AtjehUpdate.com., Jakarta – Mantan Direktur Teknis Kepabeanan Direktorat Jenderal Bea dan Cukai (DJBC) Kementerian Keuangan, R. Fadjar Donny Tjahjadi, didakwa dalam perkara dugaan korupsi ekspor minyak kelapa sawit mentah atau Crude Palm Oil (CPO) dan produk turunannya periode 2022–2024 yang disebut mengakibatkan kerugian keuangan negara mencapai Rp7,37 triliun.
Dakwaan terhadap Fadjar bersama 10 terdakwa lainnya dibacakan Jaksa Penuntut Umum (JPU) dalam persidangan di Pengadilan Tindak Pidana Korupsi pada Pengadilan Negeri Jakarta Pusat, Selasa (18/8/2026).
Perkara ini menjadi sorotan karena dugaan korupsi yang didakwakan tidak sekadar berkaitan dengan proses ekspor, tetapi menyentuh aspek teknis kepabeanan berupa klasifikasi barang, pengujian laboratorium, hingga penggunaan Harmonized System Code (HS Code) terhadap produk sawit yang diekspor.
Dalam dakwaan sebagaimana diberitakan ANTARA dan CNN Indonesia, JPU mengungkap dugaan adanya rekayasa terhadap CPO dan produk turunannya yang disamarkan sebagai Palm Oil Mill Effluent (POME) atau Palm Acid Oil (PAO).
CPO berkadar asam tinggi atau High Acid CPO yang secara substansi disebut tetap merupakan CPO diduga diperlakukan sebagai POME atau PAO dengan menggunakan HS Code 2306. Padahal, CPO diklasifikasikan dalam HS Code 1511 dan tunduk pada berbagai ketentuan pengendalian ekspor.
Perbedaan klasifikasi tersebut menjadi salah satu titik penting perkara.
Saat dugaan perbuatan terjadi, pemerintah tengah memberlakukan kebijakan pembatasan dan pengendalian ekspor CPO untuk menjaga ketersediaan minyak goreng dalam negeri dan stabilitas harga. Kebijakan tersebut antara lain dilaksanakan melalui Domestic Market Obligation (DMO), persyaratan persetujuan ekspor, bea keluar, serta pungutan ekspor produk sawit.

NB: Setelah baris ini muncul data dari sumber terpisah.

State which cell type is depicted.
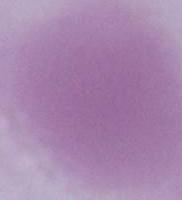

This is an erythrocyte.

magnification = 1000x
modality = photomicrograph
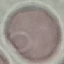

result = no malaria parasites seen
stain = Giemsa
capture = smartphone camera at the microscope eyepiece
preparation = thin blood film
image type = automatically extracted cell patch, resized to 64 × 64 pixels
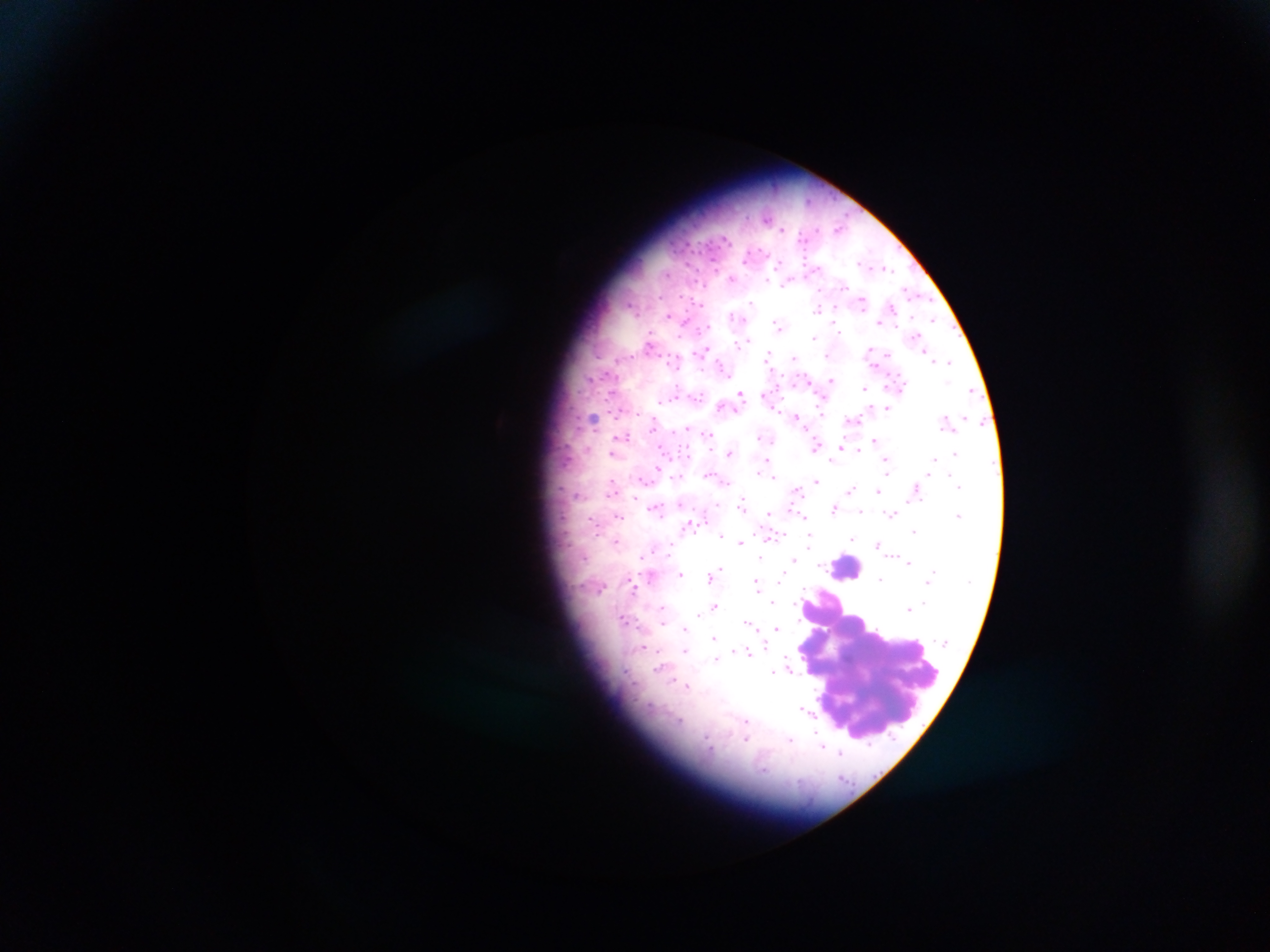
image_size: 1270×952 pixels
plasmodium_parasite_locations: 'approximate centers as [x, y] in pixels: [767, 219], [840, 228], [724, 239], [778, 264], [886, 268], [667, 273], [732, 279], [767, 280], [785, 284], [844, 287], [907, 291], [926, 300], [862, 302], [751, 303], [700, 304], [630, 305], [890, 306], [818, 309], [669, 315], [734, 317], [934, 320], [879, 322], [777, 325], [838, 329], [815, 337], [918, 338], [747, 340], [649, 342], [738, 345], [704, 350], [870, 351], [768, 354], [826, 355], [887, 355], [795, 358], [949, 361], [723, 367], [589, 376], [831, 380], [865, 388], [971, 391], [612, 393], [740, 394], [697, 395], [661, 401], [724, 405], [737, 408], [887, 409], [621, 411], [797, 417], [593, 419], [853, 420], [654, 423], [687, 427], [678, 431], [708, 434], [625, 436], [761, 437], [874, 440], [816, 446], [842, 448], [859, 448], [587, 449], [662, 451], [729, 452], [612, 454], [955, 454], [886, 458], [934, 458], [832, 459], [766, 460], [658, 467], [887, 470], [759, 472], [928, 474], [707, 475], [953, 475], [678, 476], [772, 476], [726, 481], [817, 481], [612, 483], [958, 486], [852, 488], [913, 488], [611, 490], [797, 491], [878, 491], [578, 495], [635, 496], [637, 500], [742, 502], [716, 503], [681, 504], [655, 508], [834, 509], [860, 511], [768, 514], [890, 514], [959, 515], [619, 516], [591, 519], [804, 519], [807, 520], [914, 531], [598, 534], [720, 535], [774, 536], [810, 537], [853, 537], [616, 541], [740, 542], [809, 544], [878, 544], [668, 549], [584, 557], [640, 557], [760, 558], [793, 559], [909, 562], [720, 568], [713, 574], [783, 574], [651, 575], [681, 575], [709, 576], [881, 579], [756, 582], [927, 583], [634, 589], [773, 601], [663, 607], [715, 607], [907, 608], [699, 614], [623, 618], [663, 622], [747, 623], [776, 627], [684, 630], [714, 637], [642, 647], [685, 650], [733, 650], [748, 653], [716, 659], [787, 662], [659, 666], [790, 670], [773, 672], [625, 673], [671, 678], [688, 685], [806, 710], [679, 720], [747, 720], [746, 737], [790, 739], [706, 741], [821, 745], [841, 753]'
preparation: thick blood smear
leukocyte_locations: 'approximate centers as [x, y] in pixels: [845, 567], [872, 659]'
capture: mobile-phone photograph through a microscope
country: Ghana
field_of_view: single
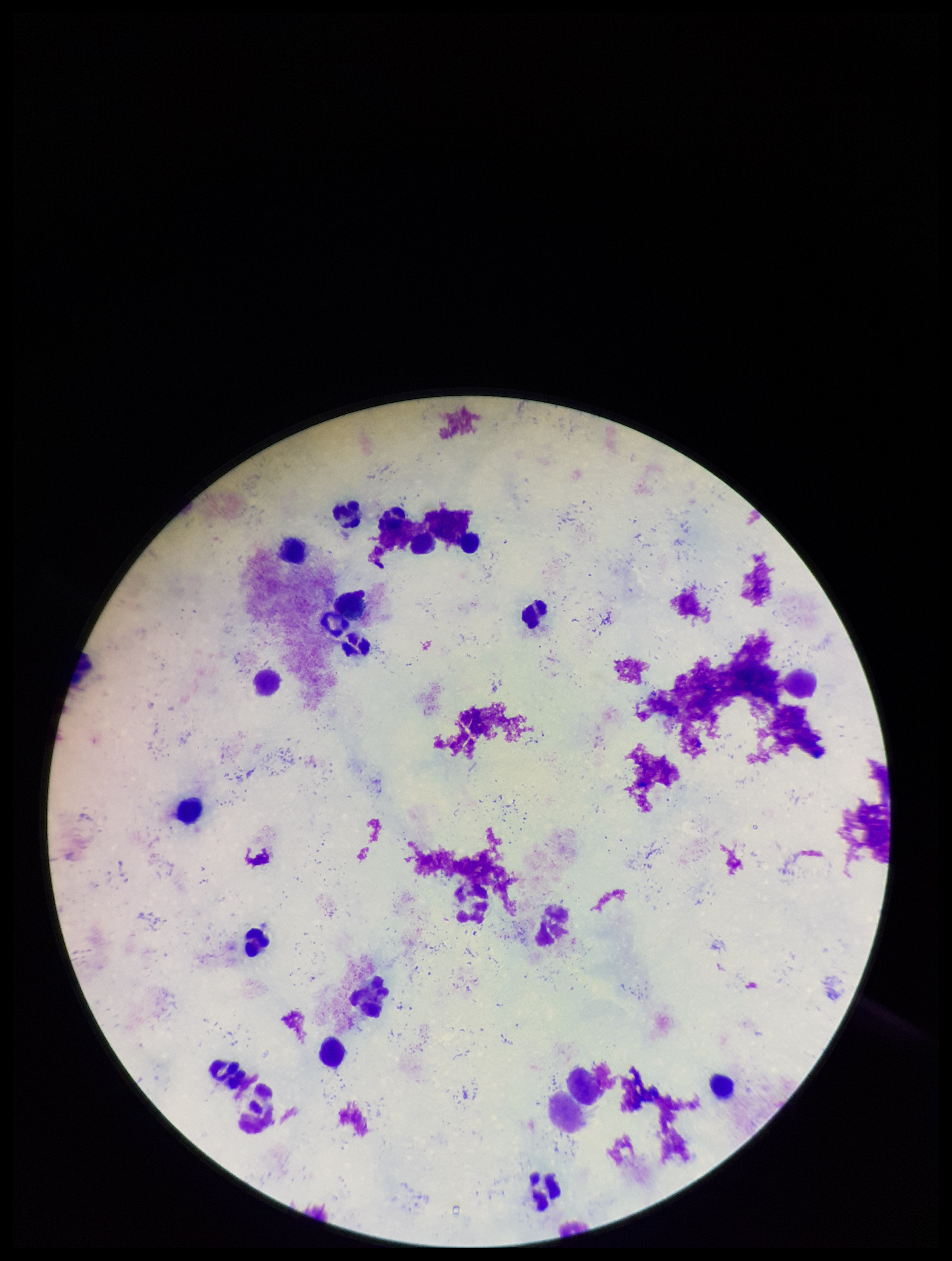
Leukocyte count: 18. Image is 952×1261 pixels. Single field of view. Preparation: thick blood smear. Smartphone photograph taken through the eyepiece of a microscope. Stained with Giemsa. Parasite count: 0. Patient malaria status: negative. Plasmodium parasites: none detected.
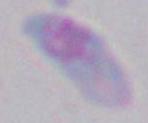

modality = photomicrograph
identification = Toxoplasma gondii
magnification = 1000x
Name the parasite shown.
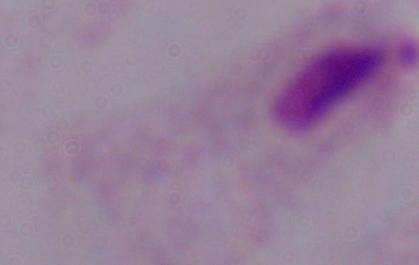

This is a trichomonad.

{
  "modality": "micrograph",
  "magnification": "1000x"
}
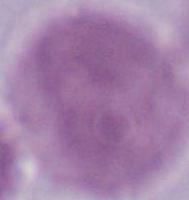
Photomicrograph. Captured at 1000x magnification. An erythrocyte is seen.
State which cell type is depicted.
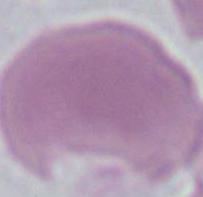
An erythrocyte.

Summary:
  - Magnification: 1000x
  - Modality: micrograph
Assess this cell for malaria.
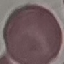

It is uninfected.

image_type: automatically extracted cell patch, resized to 64 × 64 pixels
preparation: thin blood film
capture: smartphone camera at the microscope eyepiece
stain: Giemsa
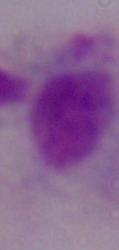
modality = micrograph
magnification = 1000x
identification = trichomonad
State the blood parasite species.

Dengan memperlakukan komoditas yang secara substansi diduga masih berupa CPO sebagai POME atau PAO, JPU mendalilkan terdapat mekanisme yang memungkinkan produk tersebut keluar dari rezim pengendalian ekspor CPO dan menghindari atau mengurangi sejumlah kewajiban kepada negara.
JPU juga mengungkap bahwa Fadjar diduga meminta penyusunan peta hilirisasi industri kelapa sawit yang kemudian mengategorikan produk berbentuk cair berupa CPO dengan kadar Free Fatty Acid (FFA) di atas 20 persen sebagai minyak asam sawit atau limbah cair kelapa sawit PAO/POME.
Draf tersebut disebut disusun Lila Harsyah Bakhtiar atas permintaan Fadjar Donny melalui Sofyan Marhaban.
Tidak berhenti pada penyusunan klasifikasi produk, JPU mendalilkan dugaan perbuatan melawan hukum dilakukan melalui sejumlah tahapan, termasuk pengujian barang pada laboratorium Bea Cukai serta pengalihan atau perubahan HS Code dalam kegiatan ekspor.
Mekanisme tersebut diduga digunakan untuk menghindari persyaratan persetujuan ekspor, kewajiban DMO, serta besarnya bea keluar dan pungutan ekspor yang seharusnya dibayarkan terhadap produk CPO dan turunannya.